Tasks for this exercise -
**A)** Answer these about the text on erasing data with X-rays:
(i) What does the proposed device try to avoid as much as possible?
(ii) What carries the electronic devices into the chamber?
(iii) Which two things does the control unit control?
**B)** From the text on erasing data with X-rays, pull out the stretch from "In this context, the" through "device data erasure.".
**C)** List every part of the automated erasing device that the text on erasing data with X-rays names.

In this context, the present application proposes a device allowing reliable and rapid data erasure, avoiding the unnecessary destruction of devices as much as possible and preferably in a way compatible with the automation of electronic device data erasure.
This objective is achieved by an automated device for erasing data stored in non-volatile memories of electronic devices, for example, portable devices such as smartphones or tablets, characterized in that it comprises an irradiation chamber comprising at least one X-ray source confined in an enclosure hermetic to X-rays and capable of successively receiving a plurality of electronic devices that can be brought into the chamber by a conveyor, a control unit controlling the conveyor and said X-ray source to irradiate each of the electronic devices with controlled power and duration for erasing data contained in the non-volatile memories of said electronic devices.

Provided data -
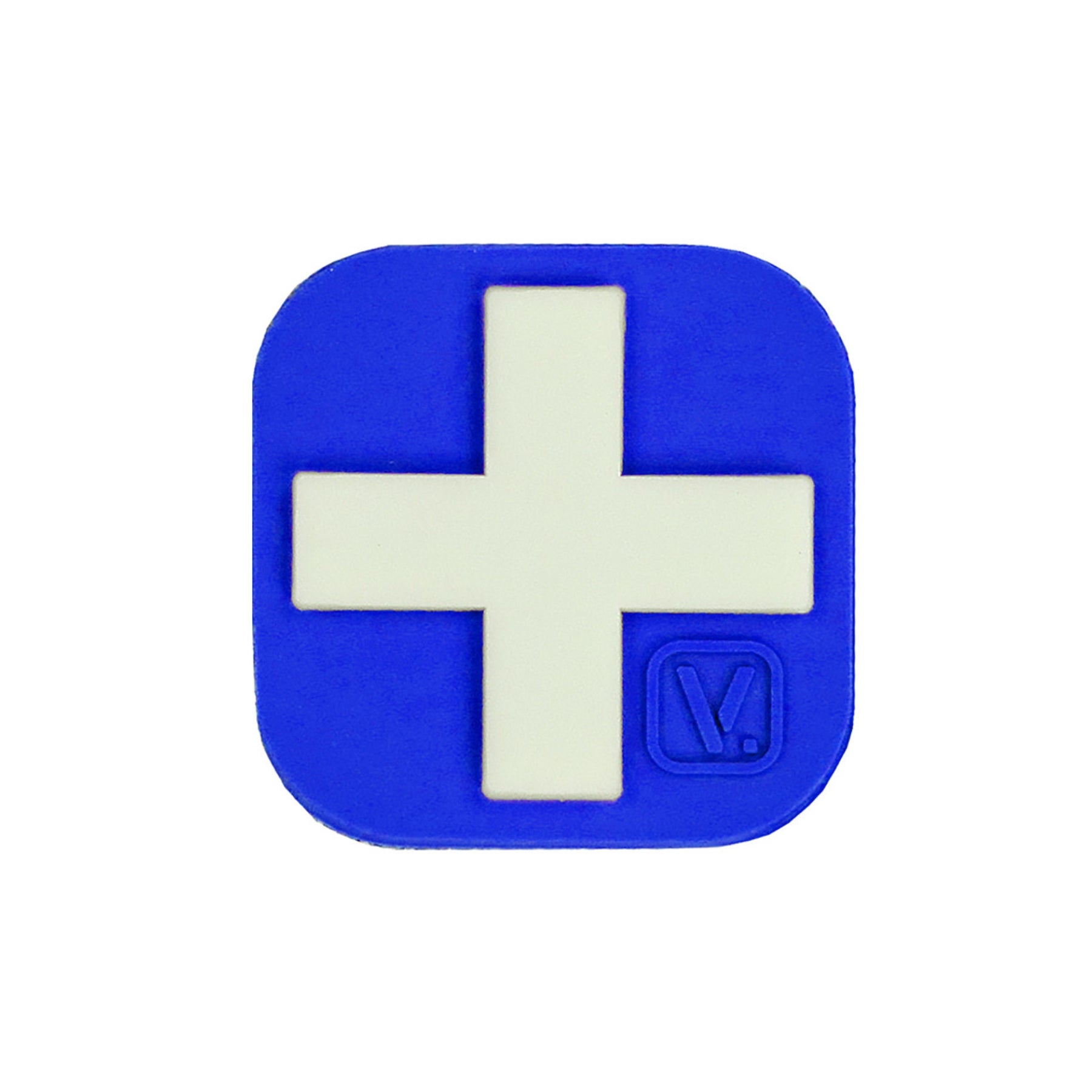 Vanquest |  Medical Cross "Super-Lumen" Glow-In-The-Dark Patch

Solved problems -
**A)**
(i) The unnecessary destruction of devices.
(ii) A conveyor.
(iii) The conveyor and the X-ray source.

**B)**
In this context, the present application proposes a device allowing reliable and rapid data erasure, avoiding the unnecessary destruction of devices as much as possible and preferably in a way compatible with the automation of electronic device data erasure.

**C)**
- irradiation chamber
- X-ray source
- enclosure hermetic to X-rays
- conveyor
- control unit